WHAT IS NEEDED:
Gather every line in the listing below that contains the string "millimetres", matching case exactly.

[Spatial reasoning question data]
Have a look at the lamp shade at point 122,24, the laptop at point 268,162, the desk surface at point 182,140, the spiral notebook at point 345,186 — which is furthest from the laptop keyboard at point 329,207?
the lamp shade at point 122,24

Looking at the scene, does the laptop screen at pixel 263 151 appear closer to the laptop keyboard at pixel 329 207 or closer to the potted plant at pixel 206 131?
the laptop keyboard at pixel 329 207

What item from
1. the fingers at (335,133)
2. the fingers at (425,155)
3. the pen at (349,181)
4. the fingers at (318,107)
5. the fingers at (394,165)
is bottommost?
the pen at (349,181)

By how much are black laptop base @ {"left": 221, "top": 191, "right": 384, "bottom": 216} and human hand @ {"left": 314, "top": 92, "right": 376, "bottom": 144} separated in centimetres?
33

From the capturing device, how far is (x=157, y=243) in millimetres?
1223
...
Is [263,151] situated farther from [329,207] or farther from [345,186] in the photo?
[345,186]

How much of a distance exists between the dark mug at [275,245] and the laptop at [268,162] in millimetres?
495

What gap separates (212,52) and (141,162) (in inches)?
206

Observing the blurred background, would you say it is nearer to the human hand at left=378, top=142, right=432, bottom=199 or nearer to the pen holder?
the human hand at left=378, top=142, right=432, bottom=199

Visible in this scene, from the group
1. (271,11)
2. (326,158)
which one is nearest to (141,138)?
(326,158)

RESPONSE TO THE TASK:
From the capturing device, how far is (x=157, y=243) in millimetres?
How much of a distance exists between the dark mug at [275,245] and the laptop at [268,162] in millimetres?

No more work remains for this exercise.